Travelling With Anxiety: 4 Valuable Tips

As someone who suffers from regular doses of travel anxiety, I’m here to supply you with a few remedy tips, because I know I’m not alone in this. Whether or not you’re afraid of flying, or perhaps dislike enclosed buses, or simply do not enjoy travelling in general, I am here to provide a few travel tips which have helped me over the last few years.

I noticed my travel anxiety just over two years ago. The thought of buses terrified me, and on various occasions, I’d feel extremely unwell before or during a flight. I couldn’t make sense of it at first, but in time I’ve learned that anxiety comes in all shapes and forms, and in this instance, it can truly hit when putting yourself out of your comfort zone. Here are a few things that have helped me, and may help others when travelling with anxiety.

Packing Your Bag

When travelling with anxiety, it’s necessary to carry essential goods in your carry on bag, or bag-pack. I’m emetophobic (meaning I dislike getting sick and am triggered by germs and unwell passengers), so packing essentials such as anti sickness medication, hand sanitiser, or even just sweets to suck, calm me down immensely. If you find comfort in something and know it may calm you down, carry it as close as possible. Even if you don’t need it, you’ll find comfort in knowing that it’s there. Pro tip* Write a list. There’s nothing better than ticking off a list, knowing you have everything you need.

Pack Water & Sweets

When you’re anxious, it’s extremely common to fall unwell, or feel sick in your tummy. When confined on a small bus, or in a flying plane, some people may panic and feel like there’s little to no escape.

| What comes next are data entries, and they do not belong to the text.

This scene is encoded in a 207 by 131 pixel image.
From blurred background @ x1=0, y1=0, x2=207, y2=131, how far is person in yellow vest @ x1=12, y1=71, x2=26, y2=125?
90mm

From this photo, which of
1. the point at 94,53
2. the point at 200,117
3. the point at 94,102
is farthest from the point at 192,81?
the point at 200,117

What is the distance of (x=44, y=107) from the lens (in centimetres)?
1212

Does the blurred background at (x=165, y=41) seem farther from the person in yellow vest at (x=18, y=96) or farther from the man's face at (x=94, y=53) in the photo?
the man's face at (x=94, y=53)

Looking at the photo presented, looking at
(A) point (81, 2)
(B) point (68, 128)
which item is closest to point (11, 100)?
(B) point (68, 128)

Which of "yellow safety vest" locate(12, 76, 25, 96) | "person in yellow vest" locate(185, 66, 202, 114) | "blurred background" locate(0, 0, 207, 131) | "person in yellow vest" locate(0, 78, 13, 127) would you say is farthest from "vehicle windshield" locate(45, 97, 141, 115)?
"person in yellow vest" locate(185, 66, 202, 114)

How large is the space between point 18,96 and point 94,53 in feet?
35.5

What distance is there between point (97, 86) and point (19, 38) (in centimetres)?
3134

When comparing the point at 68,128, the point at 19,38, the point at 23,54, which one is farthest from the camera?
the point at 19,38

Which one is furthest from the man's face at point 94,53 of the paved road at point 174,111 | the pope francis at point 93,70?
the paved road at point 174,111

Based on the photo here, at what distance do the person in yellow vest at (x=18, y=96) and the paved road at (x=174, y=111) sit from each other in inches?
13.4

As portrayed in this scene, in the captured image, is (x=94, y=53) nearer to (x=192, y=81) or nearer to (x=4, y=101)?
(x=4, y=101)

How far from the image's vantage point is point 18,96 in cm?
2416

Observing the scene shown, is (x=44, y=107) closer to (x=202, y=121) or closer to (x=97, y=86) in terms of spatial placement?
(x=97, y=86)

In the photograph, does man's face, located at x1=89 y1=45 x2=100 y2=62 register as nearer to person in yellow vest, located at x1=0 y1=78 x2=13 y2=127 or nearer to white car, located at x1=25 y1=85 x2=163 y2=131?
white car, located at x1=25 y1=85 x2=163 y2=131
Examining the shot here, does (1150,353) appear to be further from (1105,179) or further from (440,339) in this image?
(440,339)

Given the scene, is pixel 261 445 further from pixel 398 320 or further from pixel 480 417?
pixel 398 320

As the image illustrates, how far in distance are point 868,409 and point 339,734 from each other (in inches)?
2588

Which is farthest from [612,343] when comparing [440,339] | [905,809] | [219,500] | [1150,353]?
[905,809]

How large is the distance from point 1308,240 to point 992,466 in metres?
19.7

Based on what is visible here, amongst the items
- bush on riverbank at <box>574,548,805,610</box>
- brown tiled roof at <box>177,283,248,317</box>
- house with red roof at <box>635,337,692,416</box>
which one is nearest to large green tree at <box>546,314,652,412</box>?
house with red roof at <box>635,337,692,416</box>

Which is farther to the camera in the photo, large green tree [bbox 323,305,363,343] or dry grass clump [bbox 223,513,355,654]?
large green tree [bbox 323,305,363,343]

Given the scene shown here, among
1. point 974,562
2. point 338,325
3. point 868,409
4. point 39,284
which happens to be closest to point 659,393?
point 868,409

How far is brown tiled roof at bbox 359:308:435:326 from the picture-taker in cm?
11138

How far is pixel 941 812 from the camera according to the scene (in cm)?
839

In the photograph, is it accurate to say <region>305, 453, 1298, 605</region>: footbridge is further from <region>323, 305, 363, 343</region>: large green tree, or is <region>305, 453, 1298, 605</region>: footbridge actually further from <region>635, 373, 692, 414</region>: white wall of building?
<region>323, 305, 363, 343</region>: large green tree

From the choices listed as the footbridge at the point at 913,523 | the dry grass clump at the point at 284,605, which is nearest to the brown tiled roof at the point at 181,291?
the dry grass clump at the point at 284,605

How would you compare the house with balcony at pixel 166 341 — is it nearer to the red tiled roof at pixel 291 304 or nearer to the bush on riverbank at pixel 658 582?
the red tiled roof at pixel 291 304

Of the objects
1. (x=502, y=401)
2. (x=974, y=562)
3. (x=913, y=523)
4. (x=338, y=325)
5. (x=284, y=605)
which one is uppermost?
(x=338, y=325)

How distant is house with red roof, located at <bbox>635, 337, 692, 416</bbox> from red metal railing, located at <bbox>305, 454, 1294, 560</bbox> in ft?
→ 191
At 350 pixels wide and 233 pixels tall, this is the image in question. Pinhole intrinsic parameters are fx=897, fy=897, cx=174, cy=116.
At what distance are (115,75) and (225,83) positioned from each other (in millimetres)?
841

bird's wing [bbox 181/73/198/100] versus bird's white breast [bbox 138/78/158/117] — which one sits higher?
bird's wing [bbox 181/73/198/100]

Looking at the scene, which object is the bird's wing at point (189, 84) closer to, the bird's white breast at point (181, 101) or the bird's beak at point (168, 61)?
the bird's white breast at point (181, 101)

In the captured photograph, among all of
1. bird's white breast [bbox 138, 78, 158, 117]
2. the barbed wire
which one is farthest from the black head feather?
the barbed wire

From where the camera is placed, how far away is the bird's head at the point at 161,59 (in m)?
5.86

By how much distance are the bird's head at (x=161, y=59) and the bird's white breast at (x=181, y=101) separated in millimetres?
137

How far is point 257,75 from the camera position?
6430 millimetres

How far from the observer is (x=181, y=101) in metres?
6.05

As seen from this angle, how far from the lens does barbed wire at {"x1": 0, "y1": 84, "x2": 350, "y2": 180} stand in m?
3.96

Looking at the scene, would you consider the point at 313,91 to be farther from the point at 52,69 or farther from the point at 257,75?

Carry a bottle of water for dry mouth situations, and bring sweets to distract yourself. I find comfort in sucking sweets, becoming completely aware of the actions in my mouth. Using methods of distractions will aid you back to normality.

Dress Appropriately

I’ve had my fair share of panic attacks on board a hot bus, and during these moments, have regretted not wearing appropriate clothing. When we panic, Adrenalin rushes and our blood pumps faster. We can feel flushed or over heated within seconds, so being able to remove clothing into a light t-shirt is always a massive plus. Whether you’re travelling in the height of Winter or during the biggest heatwave, try and dress as light and comfortably as possible. It’ll prevent panic of confinement when you’re overheating.

Tell Someone

When I first started to notice my travel anxiety, I regretfully never voiced what exactly was going on in my head. Instead, I’d panic, stressing those around me. At the end of the day, not everyone understands anxiety or how to help you, so telling someone you trust in advance may help aid their assistance. It’s taken me a long while to fully comprehend why I panic, or why it happens to me, but I’ve slowly self discovered, now giving me the courage to tell a trusting friend or family member.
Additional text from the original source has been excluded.